Thoughtful, considerate, and sensitive, Zimmermann expected Yugoslavs or at least their moderate leaders to be similar or, at a minimum, evolving in that direction. Early on during his tenure a Westernized Serbian intellectual, an art historian, told him that the solution to the problem of Kosova Albanians was simple: "Just line them up against a wall and shoot them." The ambassador was shocked and dismayed. But he did not seem to believe that Serbs would actually do that. He saw it as his duty to speak out for tolerance and ethnic harmony.
However, Zimmermann has a diplomatic way of sandpapering the rough edges of the recent past. For instance, in detailing Tito's career, he writes about Tito "carrying out purges for Stalin in the 1930s." Not a word about the bloodiness of the executions Tito ordered and the reputation for ruthlessness he acquired; nor is there a mention of the massacres targeting various Yugoslav ethnic groups following the victory of his partisans. Instead, the ambassador's emphasis is on the postwar Titoist slogan of "brotherhood and unity," which he acknowledges was repeated ad nauseam.
Zimmermann learned to detest Milosevic, then president of Serbia, who said he was too busy to meet with the new U.S. envoy well known for his criticism of Serbian suppression of Kosova Albanians. It took 10 months for Milosevic to invite Zimmermann for a meeting that showed what Zimmermann calls Milosevic's two sides: amiability and hostility. What Zimmermann refers to as Milosevic's "ugly side" came out in his presentation of fallacious statistics and other facts, his putdown of the Slovenes as "Bolsheviks" for advocating multiparty democracy, and his unyielding position on Kosova. Talking about Albanians, he spewed invectives, and he had no answer to the ambassador's tactful question: What is your strategy for winning Albanian support? Zimmermann remembers asking himself: "Was Milosevic an unhinged fanatic or a clever manipulator?" At the time Zimmermann was not sure. But now he is sure: a manipulator.

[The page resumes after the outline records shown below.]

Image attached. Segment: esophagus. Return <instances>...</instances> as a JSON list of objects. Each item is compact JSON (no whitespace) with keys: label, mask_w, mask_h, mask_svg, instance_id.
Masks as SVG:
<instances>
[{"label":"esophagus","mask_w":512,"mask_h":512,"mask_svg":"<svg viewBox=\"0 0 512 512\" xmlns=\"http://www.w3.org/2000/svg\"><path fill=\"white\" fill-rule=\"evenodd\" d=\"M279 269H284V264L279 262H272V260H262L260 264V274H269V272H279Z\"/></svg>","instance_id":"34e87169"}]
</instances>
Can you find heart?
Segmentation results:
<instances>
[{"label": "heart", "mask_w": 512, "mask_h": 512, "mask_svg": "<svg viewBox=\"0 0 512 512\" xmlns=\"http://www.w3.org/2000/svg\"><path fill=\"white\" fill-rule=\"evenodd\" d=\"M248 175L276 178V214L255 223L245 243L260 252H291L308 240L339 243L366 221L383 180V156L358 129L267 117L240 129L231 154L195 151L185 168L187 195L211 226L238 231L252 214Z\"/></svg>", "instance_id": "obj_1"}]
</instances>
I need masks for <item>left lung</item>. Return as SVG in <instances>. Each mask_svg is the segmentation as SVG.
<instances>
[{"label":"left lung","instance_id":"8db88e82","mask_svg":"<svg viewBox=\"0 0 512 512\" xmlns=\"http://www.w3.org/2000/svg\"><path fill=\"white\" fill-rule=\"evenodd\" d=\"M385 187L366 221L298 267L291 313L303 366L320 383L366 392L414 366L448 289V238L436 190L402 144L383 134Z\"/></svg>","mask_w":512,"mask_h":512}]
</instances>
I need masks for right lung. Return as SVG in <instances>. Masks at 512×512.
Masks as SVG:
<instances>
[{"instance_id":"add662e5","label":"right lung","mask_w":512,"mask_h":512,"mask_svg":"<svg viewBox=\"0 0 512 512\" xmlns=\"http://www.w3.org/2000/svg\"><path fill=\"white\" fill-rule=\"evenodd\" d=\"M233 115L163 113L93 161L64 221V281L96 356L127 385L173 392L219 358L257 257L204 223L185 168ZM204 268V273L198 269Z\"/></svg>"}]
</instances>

Among those Zimmermann identifies as the gravediggers of Yugoslavia are Slovenia, Croatia, and Serbia, but "the one who stands out" is Milosevic, whom he describes as "one of the most duplicitous politicians the Balkans have ever produced." In an uncharacteristic fit of anger, Zimmermann writes that if Milosevic's parents had committed suicide before his birth rather than after, Yugoslavia would not have died.
Although Zimmermann traveled extensively in Yugoslavia and met many political and intellectual leaders, he appears not to have been impressed with the persistent presence of intense ethnic hatreds that continued to smolder underneath the vast expanses of the concrete Tito laid across the political landscape. Or, to switch metaphors, the staccato rhythms of the region's violent history remained alien to him and unlikely to be repeated. He minimized the Serbs' insistence on living in the past, relishing their victimization, and taking pleasure in their international isolation. Dutifully, Zimmermann noted briefly that Serbs identify themselves as little appreciated for their historic achievements in defending European Christian civilization against the Muslim Turk, mounting the most effective military resistance against Hitler's juggernaut, and putting up the only successful challenge to Stalinist Russia's overwhelming political power. But he does not connect Tito's championship of the nonaligned bloc to the South Slav penchant for heroically standing alone, this time defying both NATO and the Warsaw Pact. A reasonable American, Zimmermann stressed the positive and tried to build on it, and he shunned the grandiose, the way a sober man avoids a drunk at a party.
Though Zimmermann acknowledges mistakes in American policy, he still believes it was right to promote federative unity and territorial integrity rather than to support what he calls secession and nationalism. He regrets deeply that Yugoslavia, as a country and as an idea, has few mourners.